The vocals at first emergence kinda throw you off. You can’t be ready for them. Your ear must digest it, realize that this voice exists in the world, and that you will go forward with this in mind. It’s like she’s developed her own language, and after you submit yourself to it, you begin to understand. It’s truly not for everyone. It’s a voice that can divide people. Some might even consider it bad. I consider it brilliant. Not entirely unlike Dylan, her voice is one that falls into a key of its own at times, but is remarkable nonetheless. It’s what separates her from the genre where everything sounds like Bon Iver. There’s a striking androgyny in her tone, it brings the power needed for these songs to make you stop and listen. It also seems a lot more genuine for modern folk music because it’s not trying to be folky. She’s just playing out her emotions and creating something that she self-expressed. The lyrics never cease to be amazing because of this. They’re either conveying experiences through intense imagery or deep poetry. Sometimes there’s the faint Dylanism of a witty pop culture reference (Chris Bell, Meryl Streep) or condemning declarations (during the final track, she asserts to “Stop your pissing in the wind”). Her wit is very sharp and it bites back with cunning rhetoric.
This release is relatively short, with nine songs that top out at thirty minutes. Every song is its own pathway to an individual landscape. The song that makes the album is the opener, “The Look You Gave.” It’s an overwhelming movement towards a sullen peak with a piercing harmonica bridge that waters your eyes and recalibrates your ears, giving you a sense of victory at the last note.
Like anything that comes out on Flightless, the mix is art form. It’s perfectly vintage, complete with a thin air that contends throughout the album. This is not an annoying air, which is very hard to pull off. Each track is held down with rhythmic strums from Cummings’ acoustic guitar. The vocals take up all excess space, with the airy hiss creating an ambience and rounding out the sound.
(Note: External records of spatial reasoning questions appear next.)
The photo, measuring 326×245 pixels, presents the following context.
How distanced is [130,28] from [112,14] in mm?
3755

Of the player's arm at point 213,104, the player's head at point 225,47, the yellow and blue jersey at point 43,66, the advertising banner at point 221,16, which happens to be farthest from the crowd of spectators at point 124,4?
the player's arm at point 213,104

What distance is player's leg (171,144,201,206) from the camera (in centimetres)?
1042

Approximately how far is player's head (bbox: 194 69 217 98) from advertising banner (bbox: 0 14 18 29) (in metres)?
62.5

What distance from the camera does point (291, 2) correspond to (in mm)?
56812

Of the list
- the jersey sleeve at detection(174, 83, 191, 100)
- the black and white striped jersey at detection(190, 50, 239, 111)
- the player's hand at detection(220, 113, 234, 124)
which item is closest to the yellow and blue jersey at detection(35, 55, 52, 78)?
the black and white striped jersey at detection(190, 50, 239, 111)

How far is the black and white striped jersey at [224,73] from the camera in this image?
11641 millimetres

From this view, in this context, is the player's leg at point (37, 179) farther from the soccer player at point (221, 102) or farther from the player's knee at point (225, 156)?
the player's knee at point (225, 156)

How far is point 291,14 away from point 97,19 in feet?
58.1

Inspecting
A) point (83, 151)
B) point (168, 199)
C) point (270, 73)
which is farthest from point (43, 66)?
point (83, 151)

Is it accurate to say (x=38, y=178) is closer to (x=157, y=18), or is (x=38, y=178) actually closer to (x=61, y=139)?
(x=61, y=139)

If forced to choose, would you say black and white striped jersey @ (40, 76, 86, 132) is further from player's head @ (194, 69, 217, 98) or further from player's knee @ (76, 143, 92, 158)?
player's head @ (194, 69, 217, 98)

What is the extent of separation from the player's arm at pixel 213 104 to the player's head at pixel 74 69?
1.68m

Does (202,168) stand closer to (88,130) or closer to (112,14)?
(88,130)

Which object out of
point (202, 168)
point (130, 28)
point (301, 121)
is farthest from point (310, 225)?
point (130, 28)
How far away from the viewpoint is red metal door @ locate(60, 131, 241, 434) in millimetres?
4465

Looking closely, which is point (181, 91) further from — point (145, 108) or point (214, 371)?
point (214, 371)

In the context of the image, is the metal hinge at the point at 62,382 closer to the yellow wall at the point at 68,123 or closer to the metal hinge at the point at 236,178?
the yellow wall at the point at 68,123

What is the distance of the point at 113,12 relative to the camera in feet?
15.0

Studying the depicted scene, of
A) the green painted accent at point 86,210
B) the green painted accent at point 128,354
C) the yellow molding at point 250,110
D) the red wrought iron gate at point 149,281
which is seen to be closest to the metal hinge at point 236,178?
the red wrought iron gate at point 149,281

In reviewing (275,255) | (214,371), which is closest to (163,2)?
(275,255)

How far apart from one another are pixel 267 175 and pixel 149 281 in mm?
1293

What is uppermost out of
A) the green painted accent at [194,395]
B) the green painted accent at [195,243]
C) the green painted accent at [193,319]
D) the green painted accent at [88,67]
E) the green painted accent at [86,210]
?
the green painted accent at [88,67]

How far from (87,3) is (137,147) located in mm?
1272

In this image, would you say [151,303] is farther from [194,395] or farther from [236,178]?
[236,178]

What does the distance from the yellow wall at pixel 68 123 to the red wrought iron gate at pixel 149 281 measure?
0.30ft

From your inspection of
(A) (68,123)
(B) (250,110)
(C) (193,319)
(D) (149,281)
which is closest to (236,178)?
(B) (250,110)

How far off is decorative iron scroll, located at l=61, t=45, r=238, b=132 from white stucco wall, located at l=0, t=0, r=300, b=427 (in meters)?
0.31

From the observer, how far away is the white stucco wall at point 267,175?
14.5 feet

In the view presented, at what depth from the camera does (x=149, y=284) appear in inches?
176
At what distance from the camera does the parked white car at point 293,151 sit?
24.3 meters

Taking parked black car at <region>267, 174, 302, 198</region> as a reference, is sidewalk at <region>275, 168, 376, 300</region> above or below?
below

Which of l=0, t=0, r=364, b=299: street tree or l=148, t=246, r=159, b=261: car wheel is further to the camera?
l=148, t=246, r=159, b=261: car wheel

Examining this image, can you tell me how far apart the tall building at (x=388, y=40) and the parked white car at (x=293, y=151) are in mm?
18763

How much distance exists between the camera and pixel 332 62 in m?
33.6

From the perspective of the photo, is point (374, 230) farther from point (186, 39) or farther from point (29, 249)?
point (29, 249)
At times, songs will enter passages that begin with this orchestral lead that adds a whole other sense to the picture that the lyrics paint.
An album like this proves Flightless has a virtuous ear and can handle a wide catalogue of varying subjects. It is a label that makes artists out of people. They clearly have great scouting abilities and don’t shy away from risk. They’re determined to put themselves on the map by showcasing the abundance of local talent. It’s worked all this way and it’s only showing signs of progress. Flightless records are a sure thing when it comes to good music. Whatever Flightless and Grace Cummings have cued up next is sure to catch the ever-passing fancy of one who seeks the secrets from the land down under.